→ Records for processing:
===============
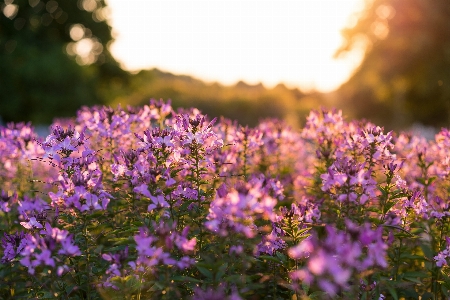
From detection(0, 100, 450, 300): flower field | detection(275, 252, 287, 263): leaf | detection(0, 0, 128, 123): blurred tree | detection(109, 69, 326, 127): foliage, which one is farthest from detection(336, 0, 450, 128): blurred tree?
detection(275, 252, 287, 263): leaf

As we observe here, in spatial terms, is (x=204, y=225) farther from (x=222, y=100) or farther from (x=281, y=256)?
(x=222, y=100)

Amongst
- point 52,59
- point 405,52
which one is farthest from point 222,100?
point 405,52

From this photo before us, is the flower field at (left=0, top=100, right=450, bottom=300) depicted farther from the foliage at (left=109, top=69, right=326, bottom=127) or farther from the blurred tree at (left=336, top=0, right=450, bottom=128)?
the foliage at (left=109, top=69, right=326, bottom=127)

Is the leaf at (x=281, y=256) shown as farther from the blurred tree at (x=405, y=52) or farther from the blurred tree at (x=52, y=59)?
the blurred tree at (x=52, y=59)

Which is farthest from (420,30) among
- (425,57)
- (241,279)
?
(241,279)

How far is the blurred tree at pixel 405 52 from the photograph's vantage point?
2384 cm

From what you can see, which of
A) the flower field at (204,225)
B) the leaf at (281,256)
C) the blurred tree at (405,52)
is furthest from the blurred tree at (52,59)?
the leaf at (281,256)

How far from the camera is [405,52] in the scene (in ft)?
81.9

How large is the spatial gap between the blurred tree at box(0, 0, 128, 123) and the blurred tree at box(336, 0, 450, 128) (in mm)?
15347

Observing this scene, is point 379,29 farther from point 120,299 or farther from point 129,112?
point 120,299

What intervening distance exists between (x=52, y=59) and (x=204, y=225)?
27830 mm

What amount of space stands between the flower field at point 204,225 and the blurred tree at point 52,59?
25.9m

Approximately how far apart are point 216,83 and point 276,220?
4359cm

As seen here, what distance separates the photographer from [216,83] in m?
46.8
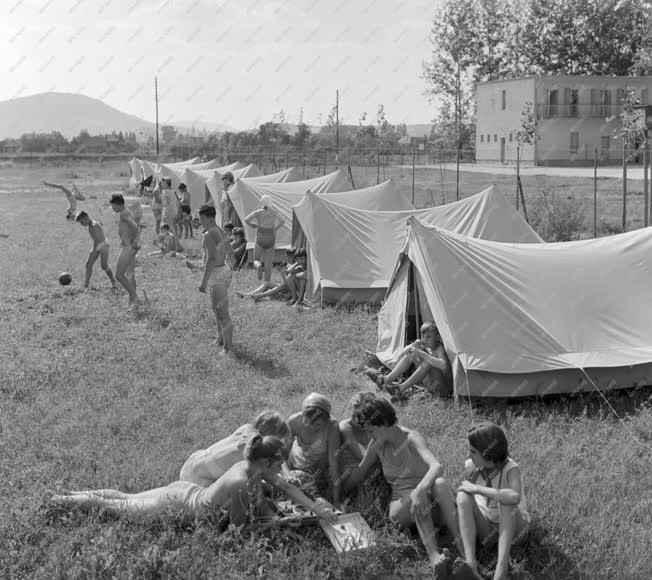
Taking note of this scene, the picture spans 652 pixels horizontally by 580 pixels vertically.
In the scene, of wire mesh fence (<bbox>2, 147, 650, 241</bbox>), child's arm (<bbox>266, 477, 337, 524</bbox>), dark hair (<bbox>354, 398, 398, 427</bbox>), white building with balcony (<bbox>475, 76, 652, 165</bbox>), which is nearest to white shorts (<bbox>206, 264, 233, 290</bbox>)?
dark hair (<bbox>354, 398, 398, 427</bbox>)

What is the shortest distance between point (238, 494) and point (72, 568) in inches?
39.6

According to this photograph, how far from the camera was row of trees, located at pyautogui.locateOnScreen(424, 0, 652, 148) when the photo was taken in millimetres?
47938

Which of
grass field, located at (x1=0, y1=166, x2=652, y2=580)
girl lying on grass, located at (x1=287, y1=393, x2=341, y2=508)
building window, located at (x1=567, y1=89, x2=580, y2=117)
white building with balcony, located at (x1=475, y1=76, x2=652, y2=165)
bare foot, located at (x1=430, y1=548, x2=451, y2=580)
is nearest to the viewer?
===============
→ Exercise objective: Retype all of the data above, line for line and unchanged, but leave out the pictures.

→ Solved exercise:
From detection(0, 100, 450, 300): flower field | detection(275, 252, 287, 263): leaf | detection(0, 0, 128, 123): blurred tree | detection(109, 69, 326, 127): foliage, which one is farthest from detection(336, 0, 450, 128): blurred tree?
detection(275, 252, 287, 263): leaf

As we observe here, in spatial terms, is (x=204, y=225) farther from (x=222, y=100) or farther from (x=281, y=256)?
(x=222, y=100)

Amongst
- point 52,59
- point 405,52
which one is farthest from point 222,100?
point 405,52

From this photo before us, is the flower field at (left=0, top=100, right=450, bottom=300) depicted farther from the foliage at (left=109, top=69, right=326, bottom=127) or farther from the blurred tree at (left=336, top=0, right=450, bottom=128)?
the foliage at (left=109, top=69, right=326, bottom=127)

Is the leaf at (x=281, y=256) shown as farther from the blurred tree at (x=405, y=52) or farther from the blurred tree at (x=52, y=59)?
the blurred tree at (x=52, y=59)

Which is farthest from (420,30) among
- (425,57)
- (241,279)
?
(241,279)

How far is the blurred tree at pixel 405 52 from the photograph's vantage point?
2384 cm

From what you can see, which of
A) the flower field at (204,225)
B) the leaf at (281,256)
C) the blurred tree at (405,52)
is furthest from the blurred tree at (52,59)?
the leaf at (281,256)

How far from the camera is [405,52] in the scene (in ft)?
81.9

How large is the spatial gap between the blurred tree at box(0, 0, 128, 123) and the blurred tree at box(336, 0, 450, 128) (in mm)?
15347

Observing this scene, is point 379,29 farther from point 120,299 or farther from point 129,112?
point 120,299

What intervening distance exists between (x=52, y=59) and (x=204, y=225)?
27830 mm

What amount of space stands between the flower field at point 204,225 and the blurred tree at point 52,59?
25.9m

Approximately how far apart are point 216,83 and point 276,220?
4359cm

As seen here, what distance separates the photographer from [216,83] in m?
46.8
Taking note of this scene, the picture spans 652 pixels horizontally by 580 pixels vertically.
In the scene, of wire mesh fence (<bbox>2, 147, 650, 241</bbox>), child's arm (<bbox>266, 477, 337, 524</bbox>), dark hair (<bbox>354, 398, 398, 427</bbox>), white building with balcony (<bbox>475, 76, 652, 165</bbox>), which is nearest to white shorts (<bbox>206, 264, 233, 290</bbox>)?
dark hair (<bbox>354, 398, 398, 427</bbox>)

What is the shortest distance between point (238, 494) and point (72, 568) in inches?
39.6

According to this photograph, how far from the camera was row of trees, located at pyautogui.locateOnScreen(424, 0, 652, 148) when the photo was taken in millimetres?
47938

Which of
grass field, located at (x1=0, y1=166, x2=652, y2=580)
girl lying on grass, located at (x1=287, y1=393, x2=341, y2=508)
building window, located at (x1=567, y1=89, x2=580, y2=117)
white building with balcony, located at (x1=475, y1=76, x2=652, y2=165)
bare foot, located at (x1=430, y1=548, x2=451, y2=580)
is nearest to the viewer?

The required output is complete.